La mamma a volte arrivava in quel momento e qualche volta, invece, quando era quasi mattina.
Lei era molto contenta di vederci , ci veniva incontro con un sorriso furbetto, con la testa giù piegata
in avanti, ci guardava sbirciando verso l’alto e mentre diceva delle parole lunghissime con tanti suoni
tutti uguali, come una canzone, ci mettevamo tutti e tre con le teste vicine e io cercavo con gli occhi di
incrociare lo sguardo di mio fratello e della mamma. Lei allora faceva il gioco di sbagliare i nostri
nomi e noi giocavamo a confonderla. Poi io cercavo i suoi occhi, con la testa vicina, vicina e lei, che
non voleva farsi vedere, andava sempre più giù con la testa sul mio petto, mentre mio fratello rideva
ancora. Io sapevo che quando lei faceva così, poi si metteva a piangere, e sottovoce mi chiedeva se ero
io Gabriele o era mio fratello. Mi chiedeva di aiutarla e piangeva, piano. Io avrei dovuto consolarla,
guidarla, guarirla dentro, nell’anima. Mio fratello continuava a fare le facce buffe, per farla ridere.

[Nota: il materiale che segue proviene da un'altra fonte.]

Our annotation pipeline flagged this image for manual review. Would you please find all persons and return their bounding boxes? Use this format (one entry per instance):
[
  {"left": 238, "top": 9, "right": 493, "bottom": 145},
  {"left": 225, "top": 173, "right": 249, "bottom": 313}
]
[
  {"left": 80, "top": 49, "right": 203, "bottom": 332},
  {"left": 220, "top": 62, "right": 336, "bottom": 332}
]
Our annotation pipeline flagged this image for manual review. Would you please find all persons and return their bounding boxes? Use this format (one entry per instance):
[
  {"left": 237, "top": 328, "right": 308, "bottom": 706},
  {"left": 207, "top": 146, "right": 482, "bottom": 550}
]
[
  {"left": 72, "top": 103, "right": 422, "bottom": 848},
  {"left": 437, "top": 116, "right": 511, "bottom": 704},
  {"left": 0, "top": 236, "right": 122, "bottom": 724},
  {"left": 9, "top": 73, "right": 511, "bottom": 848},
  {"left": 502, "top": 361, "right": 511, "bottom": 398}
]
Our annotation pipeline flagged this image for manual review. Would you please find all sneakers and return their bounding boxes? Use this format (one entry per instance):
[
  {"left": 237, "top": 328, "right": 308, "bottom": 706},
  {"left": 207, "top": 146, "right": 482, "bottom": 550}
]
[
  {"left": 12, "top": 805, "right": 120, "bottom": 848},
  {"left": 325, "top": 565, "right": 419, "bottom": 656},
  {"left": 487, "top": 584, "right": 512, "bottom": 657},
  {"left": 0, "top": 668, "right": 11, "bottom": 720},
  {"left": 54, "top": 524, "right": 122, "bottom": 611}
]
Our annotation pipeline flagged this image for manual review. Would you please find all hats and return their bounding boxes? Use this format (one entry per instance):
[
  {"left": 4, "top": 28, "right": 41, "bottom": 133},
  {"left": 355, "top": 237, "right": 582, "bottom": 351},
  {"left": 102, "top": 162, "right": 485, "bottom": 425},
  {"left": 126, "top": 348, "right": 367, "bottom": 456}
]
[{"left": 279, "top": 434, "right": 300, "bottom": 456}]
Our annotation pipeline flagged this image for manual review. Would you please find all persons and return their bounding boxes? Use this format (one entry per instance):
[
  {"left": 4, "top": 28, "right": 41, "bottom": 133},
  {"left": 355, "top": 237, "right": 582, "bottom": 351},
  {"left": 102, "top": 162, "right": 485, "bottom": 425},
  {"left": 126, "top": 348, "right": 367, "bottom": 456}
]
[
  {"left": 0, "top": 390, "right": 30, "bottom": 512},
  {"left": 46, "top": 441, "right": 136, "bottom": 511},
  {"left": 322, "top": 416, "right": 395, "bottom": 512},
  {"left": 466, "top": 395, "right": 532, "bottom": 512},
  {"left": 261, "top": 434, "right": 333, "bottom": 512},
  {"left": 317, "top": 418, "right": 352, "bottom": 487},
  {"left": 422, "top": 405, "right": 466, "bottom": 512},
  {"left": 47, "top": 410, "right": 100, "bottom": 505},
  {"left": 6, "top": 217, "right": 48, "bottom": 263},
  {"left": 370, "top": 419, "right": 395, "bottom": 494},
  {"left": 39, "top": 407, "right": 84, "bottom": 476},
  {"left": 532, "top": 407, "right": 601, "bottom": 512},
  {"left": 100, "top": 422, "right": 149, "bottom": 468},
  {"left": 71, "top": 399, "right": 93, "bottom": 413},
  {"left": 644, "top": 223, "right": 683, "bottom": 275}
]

Poi
la mamma si calmava, ci faceva fare il bagno e ci addormentavamo tutti insieme nel lettone.
Alla mattina per fortuna c’erano i «nostri genitori».
Gatta si metteva vicino al letto seduta bene, composta e ci guardava finché non ci svegliavamo, poi
faceva un piccolo salto guardando la cucina, poi tornava e ci chiamava.
Noi ci alzavamo e chiamavamo la mamma. Il latte per noi e per i gatti.
Uscivamo e, se la mamma si dimenticava la strada, noi l’aiutavamo a portarci all’asilo.
Io ero contento che a casa i nostri gatti ci aspettavano e ci facevano da genitori.